Produits au 18ème et au 19ème siècles sur les murs des palais des rois de Dahomey, les bas-reliefs d’Abomey (actuelle République du Bénin) peuvent être considérés comme une forme de bande dessinée africaine très originale.
Les bas-reliefs d’Abomey
Par Sandro CAPO CHICHI de New African Cultures / nofi.media
Pour beaucoup d’entre nous, le terme de ‘bande dessinée’ renvoie à une réalité bien définie. Il désigne des séries de cases remplies de dessins. Chaque dessin remplissant une case représente graphiquement une partie limitée d’un moment. Pourtant, il renvoie à un événement, qui s’il avait été reproduit au cinéma par exemple, aurait été plus complexe. Une case, pour le lecteur, symbolise donc un événement bien plus détaillé. La suite de cet événement est énoncée dans une case une autre case. En outre, la place de ces cases dans l’espace détermine le sens de l’occurrence de ces événements dans le temps, ou du moins, le sens dans lequel le narrateur veut nous transmettre ces événements.
On retrouve ces caractéristiques dans les bas-reliefs de la ville d’Abomey, capitale du royaume de Dahomey, particulièrement ceux qui ornent le palais principal du roi Glélé (1858-1889).
Des séries verticales de trois cases sont alignées latéralement sur les murs de celui-ci. Dans chacune de ces séries verticales de trois cases, celle du milieu symbolise un événement. La case médiane de la série verticale au premier plan ci-dessus représente par exemple l’amazone Tata Adjatchè tuant un ennemi avec sa propre pioche.
Des BD sur les murs dans l’Afrique du 19ème siècle
Une différence majeure semble toutefois apparaître entre le fonctionnement de ce qu’on appelle ‘bandes dessinées’ et les bas-reliefs d’Abomey. Des bulles ou des rectangles remplies de mots accompagnent régulièrement les premières. Les bulles font référence aux paroles des protagonistes. Or, les rectangles donnent des informations supplémentaires sur les conditions de réalisation et la localisation de l’événement représenté.
A première vue, on pourrait penser que les bas-reliefs d’Abomey ne sont que des successions de cases symbolisant des suites temporelles (?) d’événements sans indications complémentaires que peuvent fournir l’écriture qui remplit les bulles et rectangles.

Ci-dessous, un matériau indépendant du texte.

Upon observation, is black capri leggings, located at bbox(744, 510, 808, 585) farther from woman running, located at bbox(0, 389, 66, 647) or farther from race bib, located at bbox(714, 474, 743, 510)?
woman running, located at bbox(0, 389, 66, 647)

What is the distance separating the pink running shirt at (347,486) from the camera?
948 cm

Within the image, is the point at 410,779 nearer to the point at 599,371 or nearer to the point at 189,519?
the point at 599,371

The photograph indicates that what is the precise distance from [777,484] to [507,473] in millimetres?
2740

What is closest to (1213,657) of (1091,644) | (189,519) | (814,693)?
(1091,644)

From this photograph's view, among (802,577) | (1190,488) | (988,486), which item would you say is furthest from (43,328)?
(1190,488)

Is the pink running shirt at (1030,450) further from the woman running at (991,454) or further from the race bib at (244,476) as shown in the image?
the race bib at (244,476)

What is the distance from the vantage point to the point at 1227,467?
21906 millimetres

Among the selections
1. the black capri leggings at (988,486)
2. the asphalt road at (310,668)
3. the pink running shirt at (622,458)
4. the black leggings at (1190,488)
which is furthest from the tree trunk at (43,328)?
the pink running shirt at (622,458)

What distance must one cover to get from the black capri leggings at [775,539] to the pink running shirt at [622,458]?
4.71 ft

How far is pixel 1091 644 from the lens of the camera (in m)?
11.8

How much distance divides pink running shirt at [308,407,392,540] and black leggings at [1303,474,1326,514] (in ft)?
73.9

Comment lire et comprendre les bas-reliefs
Il n’en est toutefois rien. En effet, dans les séries verticales de trois bas-reliefs des palais royaux d’Abomey, comme je l’ai dit, les cases médianes symbolisent des événements. Ce n’est pas le cas des cases aux étages inférieur et supérieur.
Les premières sont remplies par un lion ayant toujours la même posture sur les murs du palais. Or, le lion est le symbole du roi Glélé. Il représente le propriétaire du palais et place souvent l’action décrite ci-dessus sous son règne. Sur le palais de Ghézo, dans les séries verticales de trois cases, le lion de Glélé est remplacé par le buffle de son père.

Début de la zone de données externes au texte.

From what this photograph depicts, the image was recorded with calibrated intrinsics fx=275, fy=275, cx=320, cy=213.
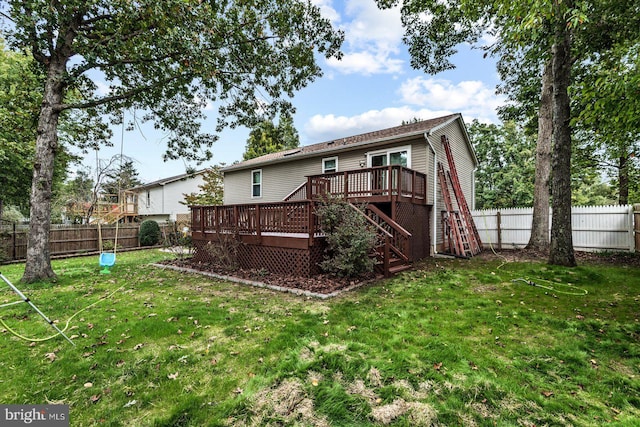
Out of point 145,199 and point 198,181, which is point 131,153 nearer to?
point 198,181

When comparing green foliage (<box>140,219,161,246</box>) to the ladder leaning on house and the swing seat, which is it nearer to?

Aussi, le registre supérieur, dans ces séries de trois cases, contient des représentations symbolisant des divinités ou des ancêtres. Ils prennent souvent la forme de récades, des bâtons symbolisant l’autorité royale ou divine. Dans l’exemple du bas-relief représentant l’amazone Tata Adjatchè, l’étage supérieur est une référence au roi Guezo et à sa métaphore de la jarre trouée.
Il s’agit peut-être d’une référence à l’unité du royaume qui a permis l’exploit de Tata Adjatchè ou simplement à la protection de Ghézo.
Une signification complexe
Au-delà de l’événement principal décrit dans la case médiane et qui correspond aux dessins des bandes dessinées, les registres inférieur et supérieur fournissent des informations complémentaires. Ils offrent notamment des repères temporels et les causes ayant permis la réalisation de l’événement. Ces deux registres sont donc comparables, comme les bandes dessinées sont accompagnées de bulles et de rectangles. Leur organisation spatiale indique également l’ordre dans lequel le narrateur souhaite porter les éléments de la bande dessinée et des bas-reliefs à notre connaissance.
On me fera remarquer que les informations accompagnant les dessins des bandes dessinées sont beaucoup plus précises que celles des bas-reliefs. Les bas-reliefs d’Abomey fournissent toutefois une autre de ces nombres sources d’inspiration aux nouvelles générations d’artistes africains, qui en les enrichissant et les peaufinant, pourront donner naissance à de nouvelles cultures africaines qui feront la fierté du continent et du monde entier.